Desmond Doss (Andrew Garfield), jovem do interior dos Estados Unidos, das profundezas da tradição. Sua fé o move indistintamente; na guerra (a Segunda Grande Guerra), decerto cegamente. Um purgatório terreno, real, cruel e violento, tudo isso o jovem assume para si, toma como missão. Cristão de ordem adventista (lembremos, apenas de passagem, que os Adventistas do Sétimo Dia, como é o caso do protagonista do filme de Mel Gibson, são esperançosos pelo advento de Cristo, que então retornaria), portanto protestante de seiva conservadora, Doss vai à guerra para salvar, não para matar. Ele não quer ser ímpio. Não pega em armas, se recusa desde o treinamento e acaba servindo como médico após uma guerra interna com o Exército do seu próprio país (seus superiores tentaram de tudo para impedir que fosse ao campo de batalha). Vai ao front para prover assistência médica, como diz o título do filme, Até o Último Homem.
Boa parte do filme se passa nesses momentos que antecedem o combate e o espetáculo edificante e bárbaro do indivíduo redentor, material que abunda sua metade final. Em geral são ruins e existem, grosso modo, para fornecer os motivos que reforçaram a fé de Doss (como se precisasse). Quando jovem, ele feriu gravemente o irmão após uma briga que, incentivada pelo pai, parecia fazer parte da educação dos meninos. Agressivo e alcoolista, o pai de Doss feria a todos, a ele, ao irmão e principalmente a mãe. História de redenção, trama de sacrifício: Mel Gibson não acha necessário, no entanto, se desculpar por seus motivos políticos, morais, religiosos e estéticos. Os clichês, internamente assimilados, se articulam simplesmente para que sua composição tome o efeito desejado: que nossos corpos se percebam paralisados ao final da sessão – se de amor ou ódio, pouco importa. Que muitos espectadores questionem os motivos ridículos de sua fé, isso ele conscientemente ignora, o que serve bem ao seu filme ao mesmo tempo em que o afasta de uma percepção mais complexa de sua abordagem. Mas ele não quer ir tão longe para não errar.
Até o Último Homem expõe a contradição, cinematográfica por excelência, da pureza da fé de seu protagonista com a sujeira do sangue que transborda do campo de batalha – e que Mel Gibson filma com despudor. Fé, como todas, que comporta uma contradição diante da qual o crente precisa se rebater para mantê-la. No caso de Doss, como fazer parte da guerra não fazendo?
Diferentemente de um Clint, vide Sniper Americano, o filme de Gibson é refratário de uma análise mais dura sobre o herói que filma, parece aceitar com muito mais facilidade e languidez a síntese que propõe. Isso se deve, talvez, ao fato de Gibson estar muito mais aferrado ao seu sistema de crenças do que Clint, o segundo mais cético e radical quanto à representação do “herói”, que também enfrenta dilemas morais de ordem patriótica e religiosa (só que, em Sniper, se mata para salvar). Questão imanente de fé.

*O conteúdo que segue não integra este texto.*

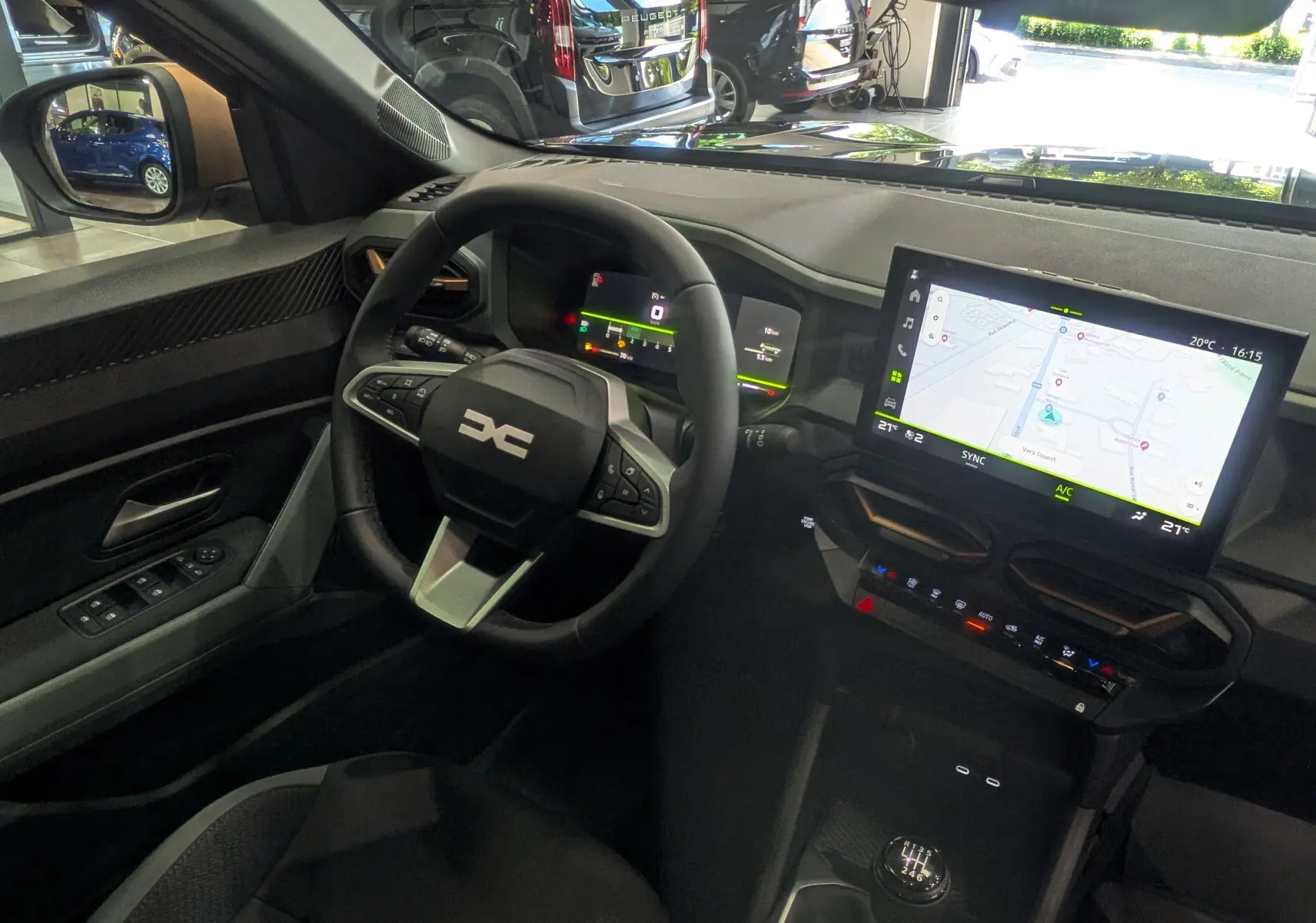 Vue intérieure côté conducteur du Dacia Bigster gris schiste 2026, avec volant multifonction, écran tactile et boîte manuelle.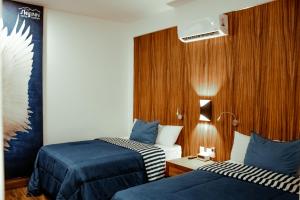 Postel nebo postele na pokoji v ubytování Sky Inn Hotel - Cancun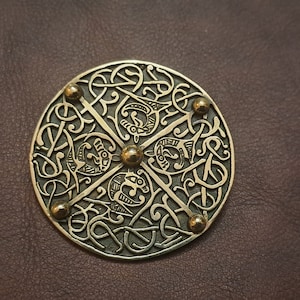 May include: A circular, brass-colored metal ornament with intricate Celtic knotwork designs. The ornament has five raised, round, brass-colored metal studs.
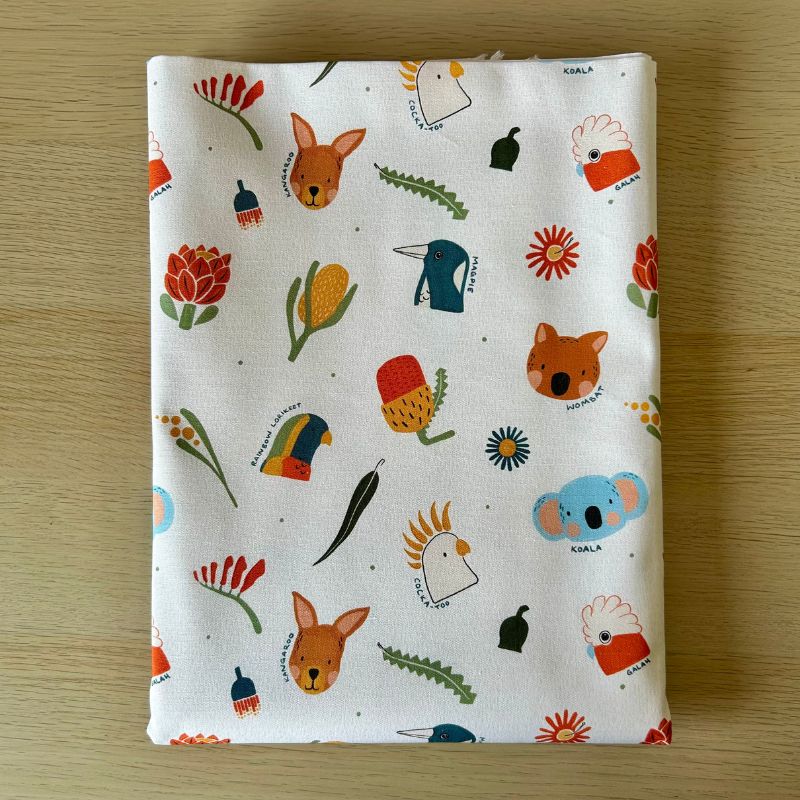 A folded white fabric cloth featuring a colorful Australian-themed animal and floral print, laid flat on a light wood surface.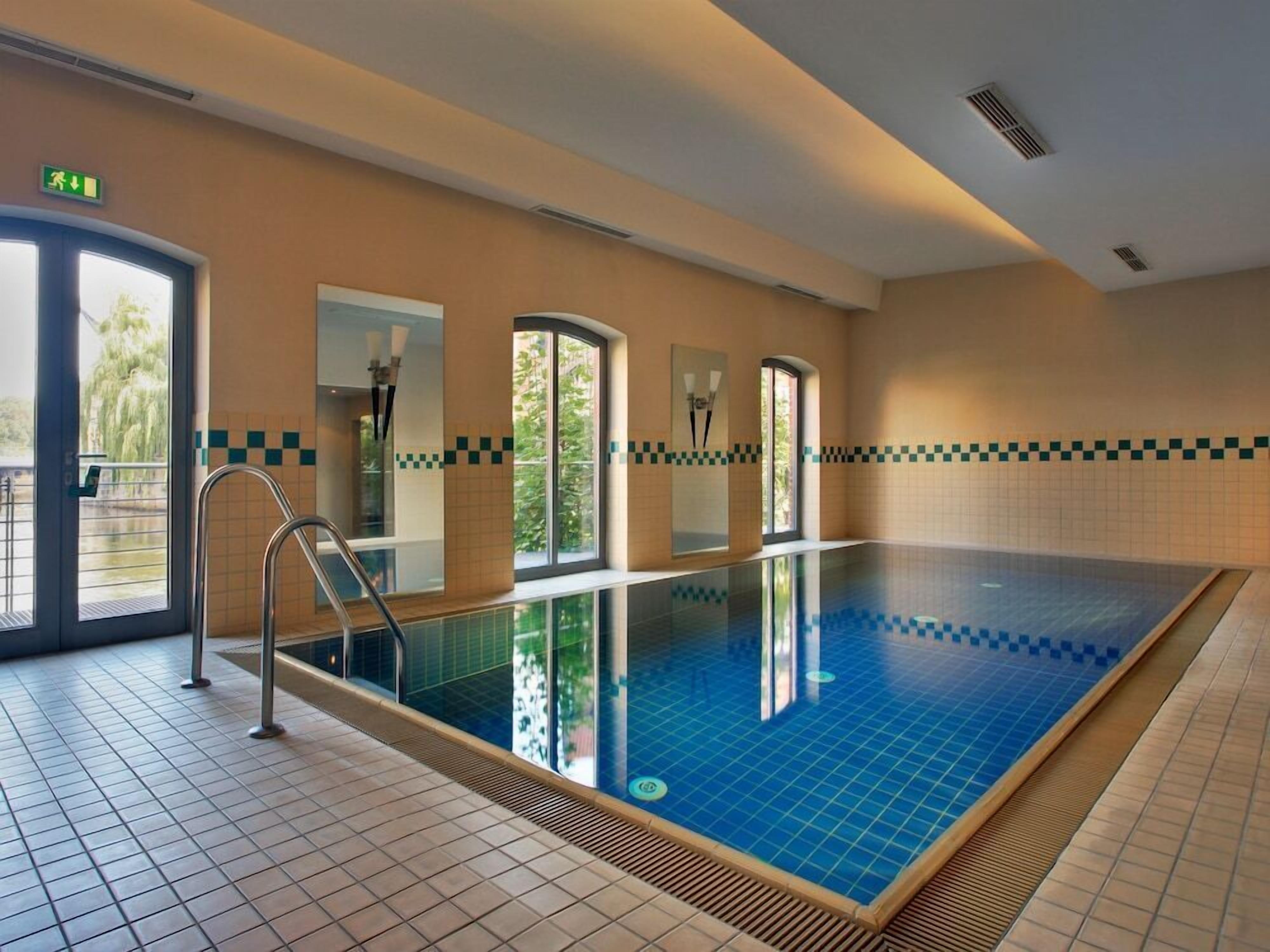 Ein großer, überdachter Pool mit Glaswänden, Fliesenboden und Blick auf die Grünanlagen draußen.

Neste contexto, na Batalha de Okinawa, aos olhos de todos os personagens americanos do filme (com uma exceção importante e fundamental, a saber, o próprio Doss), é claro que os japoneses são monstros inferiores, nutridos apenas pela ânsia de matar. O americano bom, este não: Doss salva inclusive alguns soldados inimigos no front. Sua fé é acima de tudo universal. Todos os outros combatentes veem os japoneses como insetos, mas Doss não os menciona desse modo, sequer os menciona. Este é, portanto, o artifício que desencadeia a divergência. Doss é incapaz de odiar o inimigo, todos os outros querem vê-los dilacerados. Como pode um homem não querer matar enquanto seus colegas se sacrificam pela pátria? Gibson responde mostrando que seu personagem central está inspirado por Deus e, assim sendo, ele irá triunfar. Como? O que ele consegue, de fato, é salvar o fracasso de todos os demais.
Hacksaw Ridge, de Mel Gibson, EUA, 2016. Com Andrew Garfield, Vince Vaughn, Teresa Palmer, Sam Worthington, Hugo Weaving, Luke Bracey.